Hoping Anyway
Hoping Anyway
A review of Amanda Gorman’s book, “Something, Someday”
By Chris Carbone
Reading Amanda Gorman’s precociously inspired children’s book, “Something, Someday,” is an experience equal parts dread and delight. A little fable wherein the child not only does the right thing, but ignores the apathetic “sit and wait” and “this won’t work” from the adults to do so, may hit a little too close to home in this day and age. We like to think that the adults can be left to call the shots in the end. But, like the protagonist of this book, we cannot wait.
This is a deceptively simple tale about a child living in an urban area. He sees garbage all over the city, and decides something needs to be done about it. On the fourth page, when he begins to take action and clean up the waste, a most profound and metaphorically apt image crops up: that of an ant picking away at a discarded donut. This being accompanied by the line, “...the tiniest things make a huge difference.” Fitting when you consider the fact that the youngest Presidential inaugural poet wrote this. After finally cleaning up the trash he; along with the help of a few friends, constructs a raised garden bed because of which the community begins to thrive.
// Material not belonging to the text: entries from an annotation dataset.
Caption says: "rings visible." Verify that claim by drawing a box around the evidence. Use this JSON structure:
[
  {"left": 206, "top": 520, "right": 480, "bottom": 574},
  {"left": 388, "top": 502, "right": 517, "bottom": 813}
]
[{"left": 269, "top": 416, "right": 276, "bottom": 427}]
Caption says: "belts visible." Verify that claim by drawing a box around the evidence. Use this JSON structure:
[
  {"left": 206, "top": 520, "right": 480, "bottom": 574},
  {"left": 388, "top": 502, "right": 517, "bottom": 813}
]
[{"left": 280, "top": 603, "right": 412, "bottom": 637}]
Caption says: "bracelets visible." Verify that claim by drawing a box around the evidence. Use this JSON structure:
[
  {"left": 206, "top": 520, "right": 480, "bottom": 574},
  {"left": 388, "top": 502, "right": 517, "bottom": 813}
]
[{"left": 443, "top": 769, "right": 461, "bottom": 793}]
However, it is the beautifully simplistic collage art by Christian Robinson that echoes the most powerful sentiments this book has to offer readers; child and adult alike. On almost every page, in every illustration, there is some sort of conglomerate. In the literal sense of the collage style of the artist and, on another level, the idea of solidarity. However small you are, however many odds are stacked against you, you can succeed, but not alone. It brings to mind our President and CEO, Reverend Sara Smith; walking the streets of Bridgeport some fourteen years ago to ask our neighbors what they needed and how she could help. Like the unnamed protagonist of Gorman’s book, she erected Connecticut’s first and, as of this writing, only non-profit indoor hydroponic farm from tears of outrage, sweat of agony, and the support of a team that is second to none.
As Hope Blooms in Bridgeport, our 12th annual fundraiser, comes up this June, Gorman’s message both mirrors our own, and reminds us how much more work there is left to do. The second to last page of the book contains a line that, to me, is both a resounding piece of triumph, as well as an eerily incognizant reminder of where we are now; shot vicariously from Gorman’s world where right is rewarded and we all reap the benefits. Next to an illustration of the child and his neighbors at what appears to be a farmer’s market with all of the crops from their new garden, she writes “Something that is not a dream, but the day you live in.” Food insecurity, at its core, is not about a lack of food. Nor is it even about a lack of access to food. It starts with apathy. There are many voices saying , “no.” They are attempting to stifle action with the illusion of normalcy. But we must overcome apathy, and do it together.